──────── 提示された文章 ────────

2024.5.10(金) 祝☆9条ちゃん15周年

 あす夜学バーは7.11周年です、みんな来てね。明後日でもいいよ。
 詳細はホームページ、だけど実際Txitterが細かなところは早い。SNS社会~。
 SNSはホームページのファンネルかポケモンみたいなもんと考えております。ファンネルもポケモンもだんだん古くなるがホームページという和製英語は不滅である。

『たたかえっ!憲法9条ちゃん』が世に放たれたのは2669年5月10日、すなわち15年前の今日である。それはエポックだった。内面にあったものを初めて「まとまったもの」として外に出せた瞬間だった。
 今回詩集を作ったとき、2009年よりあとのものが圧倒的に多くなった。それは「9条ちゃん以前・以後」という考え方もできる。あるいは「教員以前・以後」でもある。中学校の先生になったのが2008年だから、9条ちゃんは教員をやりながら書かれた。教員になっていなければ9条ちゃんは書けなかったかもしれない。またそれは「『おばさん』以前・以後」というのにも遡る。小沢健二&エリザベス・コールによる『おばさんたちが案内する未来の世界』を僕が観まくったのは2007年のこと。段階を踏んでいるのが目に見える。
 詳しくは周年で出すペーパーに書くこととしよう。自伝の代わりになる。そういえば詩集にも『自伝』という作品を収録した。詩は、昔のものでも思ったより恥ずかしくない。

 おっと、詩集の説明をしていなかった。僕の古い友だち矢崎隆雄くんがずっとこのホームページの別館のような場所で続けている「ハイパー・トニック・セツノーナル」とかやいう詩のブログ。ここから46編を選んで本にした。名義はなぜか尾崎昂臣。たぶん明日届くので、明日売る。買いに来てね。20部しかなくて、一冊は小諸に送るし、一冊は自分のぶんだから実質18部かな。ほしい人、走れ走れ!

──────── 資料の抜粋 ────────

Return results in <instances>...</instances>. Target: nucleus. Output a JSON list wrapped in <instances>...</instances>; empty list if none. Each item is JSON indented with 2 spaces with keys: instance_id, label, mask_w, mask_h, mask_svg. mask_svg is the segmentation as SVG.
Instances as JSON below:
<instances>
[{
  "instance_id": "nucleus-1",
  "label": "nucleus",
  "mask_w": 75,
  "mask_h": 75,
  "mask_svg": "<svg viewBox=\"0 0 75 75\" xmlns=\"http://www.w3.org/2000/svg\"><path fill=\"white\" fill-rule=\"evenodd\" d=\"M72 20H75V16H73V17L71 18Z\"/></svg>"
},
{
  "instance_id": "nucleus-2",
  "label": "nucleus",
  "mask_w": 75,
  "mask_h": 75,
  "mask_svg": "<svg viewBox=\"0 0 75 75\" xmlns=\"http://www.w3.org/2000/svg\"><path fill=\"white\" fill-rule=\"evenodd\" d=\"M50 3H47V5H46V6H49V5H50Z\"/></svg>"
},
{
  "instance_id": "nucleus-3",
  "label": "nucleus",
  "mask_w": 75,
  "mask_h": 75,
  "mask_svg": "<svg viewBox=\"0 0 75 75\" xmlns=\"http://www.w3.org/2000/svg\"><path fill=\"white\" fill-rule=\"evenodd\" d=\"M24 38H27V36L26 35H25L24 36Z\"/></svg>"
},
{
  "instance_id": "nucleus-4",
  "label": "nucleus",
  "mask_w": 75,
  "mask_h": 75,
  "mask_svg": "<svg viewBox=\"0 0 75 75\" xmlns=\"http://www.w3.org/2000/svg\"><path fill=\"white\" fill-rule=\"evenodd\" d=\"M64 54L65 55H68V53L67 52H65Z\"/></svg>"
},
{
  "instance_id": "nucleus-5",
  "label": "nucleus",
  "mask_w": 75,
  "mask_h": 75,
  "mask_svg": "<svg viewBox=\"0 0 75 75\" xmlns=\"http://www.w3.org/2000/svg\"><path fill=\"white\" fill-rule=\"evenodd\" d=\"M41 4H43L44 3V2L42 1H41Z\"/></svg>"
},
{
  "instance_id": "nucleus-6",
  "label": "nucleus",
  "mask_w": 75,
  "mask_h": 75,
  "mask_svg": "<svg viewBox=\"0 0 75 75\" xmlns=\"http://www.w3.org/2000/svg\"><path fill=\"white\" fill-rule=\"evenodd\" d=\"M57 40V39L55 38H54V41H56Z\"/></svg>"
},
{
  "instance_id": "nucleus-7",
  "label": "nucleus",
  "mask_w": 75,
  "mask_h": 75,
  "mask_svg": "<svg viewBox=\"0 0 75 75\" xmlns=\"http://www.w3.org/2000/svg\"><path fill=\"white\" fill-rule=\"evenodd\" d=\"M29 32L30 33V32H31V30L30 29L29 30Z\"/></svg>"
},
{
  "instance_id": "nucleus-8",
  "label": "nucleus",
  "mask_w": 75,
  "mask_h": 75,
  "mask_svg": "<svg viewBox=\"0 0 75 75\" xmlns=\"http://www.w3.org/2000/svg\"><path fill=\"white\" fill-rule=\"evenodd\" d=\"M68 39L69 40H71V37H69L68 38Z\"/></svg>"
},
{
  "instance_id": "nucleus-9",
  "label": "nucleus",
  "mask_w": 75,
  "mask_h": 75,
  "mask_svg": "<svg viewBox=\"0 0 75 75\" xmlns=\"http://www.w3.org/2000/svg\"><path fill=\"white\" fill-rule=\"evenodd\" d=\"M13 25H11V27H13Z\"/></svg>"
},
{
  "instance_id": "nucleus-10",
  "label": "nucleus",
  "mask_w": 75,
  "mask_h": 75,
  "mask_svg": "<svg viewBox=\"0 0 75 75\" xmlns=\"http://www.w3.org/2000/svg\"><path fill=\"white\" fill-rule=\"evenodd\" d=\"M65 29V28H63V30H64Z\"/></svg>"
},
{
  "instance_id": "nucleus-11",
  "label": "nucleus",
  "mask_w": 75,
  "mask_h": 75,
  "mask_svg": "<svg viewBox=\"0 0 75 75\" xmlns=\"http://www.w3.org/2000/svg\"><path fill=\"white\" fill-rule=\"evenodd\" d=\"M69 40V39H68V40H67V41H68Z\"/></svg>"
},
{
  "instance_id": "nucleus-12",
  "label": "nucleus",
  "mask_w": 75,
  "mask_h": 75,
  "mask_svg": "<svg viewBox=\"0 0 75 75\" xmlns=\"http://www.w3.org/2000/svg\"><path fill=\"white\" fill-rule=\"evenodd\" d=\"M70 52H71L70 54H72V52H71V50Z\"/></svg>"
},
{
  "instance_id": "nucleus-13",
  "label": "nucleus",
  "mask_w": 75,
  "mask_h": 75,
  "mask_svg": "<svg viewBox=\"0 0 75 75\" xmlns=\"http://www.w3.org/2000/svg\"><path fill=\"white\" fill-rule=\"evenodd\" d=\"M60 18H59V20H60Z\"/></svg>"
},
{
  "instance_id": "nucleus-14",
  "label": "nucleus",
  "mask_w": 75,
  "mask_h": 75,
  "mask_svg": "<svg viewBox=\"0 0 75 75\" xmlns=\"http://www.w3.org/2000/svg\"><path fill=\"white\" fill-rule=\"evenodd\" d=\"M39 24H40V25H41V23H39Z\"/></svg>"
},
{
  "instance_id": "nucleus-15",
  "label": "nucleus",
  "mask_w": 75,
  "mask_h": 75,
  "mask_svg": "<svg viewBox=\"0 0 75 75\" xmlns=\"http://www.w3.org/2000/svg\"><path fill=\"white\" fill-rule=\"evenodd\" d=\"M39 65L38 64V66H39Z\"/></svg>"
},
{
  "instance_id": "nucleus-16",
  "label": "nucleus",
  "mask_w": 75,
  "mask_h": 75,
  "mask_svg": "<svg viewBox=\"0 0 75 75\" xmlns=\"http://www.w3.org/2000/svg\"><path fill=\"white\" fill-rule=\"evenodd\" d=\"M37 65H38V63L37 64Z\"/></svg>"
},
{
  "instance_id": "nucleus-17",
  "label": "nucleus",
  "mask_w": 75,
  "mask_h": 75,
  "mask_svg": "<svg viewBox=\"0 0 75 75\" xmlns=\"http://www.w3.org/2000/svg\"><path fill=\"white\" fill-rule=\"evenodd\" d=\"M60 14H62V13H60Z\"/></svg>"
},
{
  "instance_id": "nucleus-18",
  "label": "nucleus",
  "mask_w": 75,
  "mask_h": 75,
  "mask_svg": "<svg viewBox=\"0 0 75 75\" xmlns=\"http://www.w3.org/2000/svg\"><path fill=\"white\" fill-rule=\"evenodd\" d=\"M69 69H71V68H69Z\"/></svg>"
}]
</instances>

────────

* 課題一覧 *
1. 『9条ちゃん』15周年を祝う文章によれば、詩集にはブログから何編の詩が選ばれていますか。
2. 『9条ちゃん』15周年を祝う文章を、最後の一文の後から書き継ぎなさい。

* 課題の解答 *
1. 46編です。

2.
 12日までは店頭のみで販売または予約。来た人が優先ですがメールとかでも受け付けます。その数によって増刷も考えるのでよろしくお願いいたします。

 2009年5月10日をもって僕はとりあえず「完成」したと思う。詩もまとまりがよくなった。2002~2008までの詩を見ると一種の神通力は落ちたのかもしれないが、それ以上の超能力を得たと思っている。
 見つからないのだが確か10年とか15年とか前に、「詩のように文章を書きたい」みたいなことを書いたのを覚えている。その頃は受験勉強を経て、大学で学び、橋本治など論理性に長けた文章を浴びるように読んでいて、自分の書くものがガチガチになっていた。ほぐれるまでに10年くらいかかったのではないかな。最近はわりと自分の書くものに満足している。その結実が『あたらよのスタディ・バー』だったと思う。読んでない人は言ってください、読める方法をつくります。
 てかKindleで出したいんですよ、アシスタントの人がんばってください!(ひと任せ)

 日記は24年書いてるけども、なんだって続けていると軌跡ができて面白い。2009年に「完成」と書いたが、完成したからとて完璧ではない。不完全なまま洗練をめざしている。とりあえず歩けるようにはなった、というくらいだ。

 ところで詩集のタイトル『ただ美しいだけで生きている』。とある自作詩(収録した)のなかにこれと似たフレーズがあって、なんとなく目に止まったのでちょっと変えて題とした。いま思うとなるほど、2005年から2024年というのは美という軸で考えると自分としては納得がいく。
 9条ちゃんからの15年はひたすらに美を磨く時間だった。去年をもってそれは終わった(詳しくは詩集を読んでね)。今年のお誕生日くらいから、いよいよもって次の段階に動こうと思っている。

2024.5.16(木) 形式より詩のほうが偉い

 5月11日(土)の夜学バー7.11周年は、12日(日)の後夜祭と合わせてユニーク来客数ちょうど100名で終わりました。両日来たのが10名で延べ数は110名、遠隔ユーザが2名。みなさまありがとうございました。詳しくは夜学バーホームページに特設ページ作りますのでそちらで。

 詩集『ただ美しいだけで生きている』もおかげさまで18部を完売、1部を自分用とし、もう1部は小諸市御牧ヶ原の「読書の森」というお店に送りました。展示してくれる……はず。たぶん。
 自分でいうのも変だけど、ちゃんと美しくできました。本日追加で発注したので、来週にはまた届きます。ほしい人は買ってください。
 解題はすでに書いていて、せっかくだから下のほうに貼っておく。もうちょっと違うことをここに。
「ただ美しいだけで生きている」という言葉は、いろんな読み方ができる。美しい以外のことを何もしていないということなのかもしれないし、美しいということだけをよすがに生きているのかもしれないし。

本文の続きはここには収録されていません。